Naam Tamilar Katchi chief Seeman
The Madurai Bench of the Madras High Court on Thursday quashed the proceedings of a private complaint of defamation filed by V. Varun Kumar, Deputy Inspector General of Police, Tiruchi Range, against Naam Tamilar Katchi chief coordinator Seeman pending on the file of the Judicial Magistrate IV, Tiruchi.
Justice L. Victoria Gowri observed that politicians’ right to criticise bureaucratic action was constitutionally protected. The line was crossed only where the law, strictly construed, was truly breached. Bureaucrats best vindicated institutional honour by exemplary investigation and neutrality, not by pre-cognisance shortcuts or symbolic prosecutions that could resemble attempts to curate public image.
The court observed that Magistrates must be vigilant custodians of the BNSS safeguards, conscious that criminal defamation at the threshold, if loosely entertained, could have a disproportionate chilling effect on democratic contestation.
The order of the Tiruchi Judicial Magistrate purporting to take cognisance for defamation under the BNS and issue process was set aside for non-compliance with Section 223 of the BNSS (requiring an opportunity of being heard before cognisance), procedural inversion amounting to taking cognisance twice and failure to undertake Section 225 of the BNSS (insisting on calibrated vigilance where jurisdiction and abuse-prevention concerns arise) screening commensurate with the facts placed.
Liberty was reserved to the complainant to reinstitute proceedings, strictly in accordance with law, subject to the following mandatory directions, the court held.
Democracy was sustained only when politicians could speak freely and bureaucrats could work fearlessly, each within constitutional discipline, the court observed.

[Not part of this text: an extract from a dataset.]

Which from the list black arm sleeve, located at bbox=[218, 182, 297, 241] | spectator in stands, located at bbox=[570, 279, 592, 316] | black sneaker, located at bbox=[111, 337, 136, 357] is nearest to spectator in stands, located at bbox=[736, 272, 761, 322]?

The court was hearing the criminal revision petition filed by Mr. Seeman who sought setting aside of the proceedings of the private complaint pending against him.
Mr. Varun Kumar filed the defamation case when he was the Superintendent of Police, Tiruchi. He accused Mr. Seeman of making defamatory remarks about him and his family.
The petitioner, Mr. Seeman, said the private complaint did not mention or refer to any derogatory utterance by the petitioner. The reading of the allegations produced in the complaint was not sufficient to infer the intention of the petitioner to conclude that it amounted to a defamatory statement as claimed by Mr. Varun Kumar, he said.
The complaint filed by Mr. Varun Kumar was nothing but an abuse of the process of law, he said, adding that instead of rejecting the bald allegations, the Judicial Magistrate mechanically took cognisance bereft of materials.